[Bagian Teks]
--

Pemilihan di DPR Lemahkan KPK

PDI-P Jagokan Lima Nama Capim

PDI-P Jagokan  Lima Nama Capim

JAKARTA (HR)-Fraksi PDI Perjuangan mengaku, telah mengantongi lima nama yang dijagokan untuk menjadi pimpinan KPK selanjutnya. Pada seleksi calon pimpinan KPK mulai Senin (14/12) besok.

 "Ada lima jagoan kita, ini dari penilaian PDIP," kata anggota Komisi III DPR dari Fraksi PDI Perjuangan Masinton Pasaribu di Jakarta, Sabtu (12/12).

Proses uji kepatutan dan kelayakan terhadap delapan calon pimpinanKomisi Pemberantasan Korupsi akan dilangsungkan pekan depan.

Sedianya ada sepuluh calon pimpinan KPK.

PDI-P
Namun, hanya delapan capim yang akan mengikuti uji kepatutan dan kelayakan pada 14-16 Desember 2015. Sebab, dua capim lainnya yaitu Robby Arya Brata dan Busyro Muqoddas telah menjalani uji kepatutan terlebih dahulu.

Meski begitu, Masinton enggan membuka identitas capim yang dijagokan PDIP.

Ia memastikan, kelima capim itu akan diperjuangkan di dalam rapat pleno Komisi III setelah uji kepatutan dan kelayakan dilangsungkan.

"Jangan kita buka di sini, nanti saja pas tanggal 14-16 kita buka. Kan ada 10 nanti yang lima lagi akan lemas kalau kita akan buka," kata dia.
Dipilih Presiden

Peneliti Pusat Studi Hukum dan Kebijakan Indonesia, Bivitri Susanti, menilai, pemilihan komisioner Komisi Pemberantasan Korupsi (KPK) oleh DPR perlu dikaji kembali.

Ditambahkan, menjadi hal yang menarik jika komisioner KPK langsung dipilih oleh presiden.

"Toh presiden juga dipilih publik. Dia juga menunjuk pansel yang asumsinya bekerja di bawah sebuah mekanisme dan pengawasan publik," kata Bivitri di Jakarta, Sabtu (12/12).

Menurut dia, pemilihan komisioner KPK melalui DPR berpotensi melemahkan lembaga antirasuah tersebut, apalagi jika menyebabkan KPK terbelenggu kepentingan politik dan menyebabkan lolosnya elite-elite politik dari jerat hukum karena adanya bargain politik.

--

[Cuplikan Data]
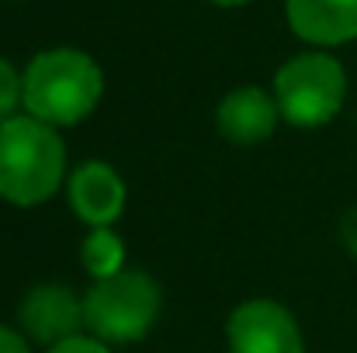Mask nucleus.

--

[Latihan Singkat 1]
Jawablah pertanyaan berikut berdasarkan berita seleksi pimpinan KPK di atas.
(a) Berapa nama calon pimpinan KPK yang dijagokan Fraksi PDI Perjuangan?
(b) Pada tanggal berapa delapan calon pimpinan KPK mengikuti uji kepatutan dan kelayakan?
(c) Siapa peneliti Pusat Studi Hukum dan Kebijakan Indonesia yang dikutip dalam berita itu?
[Latihan Singkat 2] Salinlah bagian berita seleksi pimpinan KPK di atas antara "Peneliti Pusat Studi" dan "dipilih oleh presiden.", termasuk kedua bagian tersebut.
[Latihan Singkat 3] Sebutkan semua nama orang yang tercantum dalam berita seleksi pimpinan KPK di atas.

[Jawaban Benar 1]
(a) Lima nama.
(b) 14-16 Desember 2015.
(c) Bivitri Susanti.

[Jawaban Benar 2]
Peneliti Pusat Studi Hukum dan Kebijakan Indonesia, Bivitri Susanti, menilai, pemilihan komisioner Komisi Pemberantasan Korupsi (KPK) oleh DPR perlu dikaji kembali.

Ditambahkan, menjadi hal yang menarik jika komisioner KPK langsung dipilih oleh presiden.

[Jawaban Benar 3] Masinton Pasaribu, Robby Arya Brata, Busyro Muqoddas, Bivitri Susanti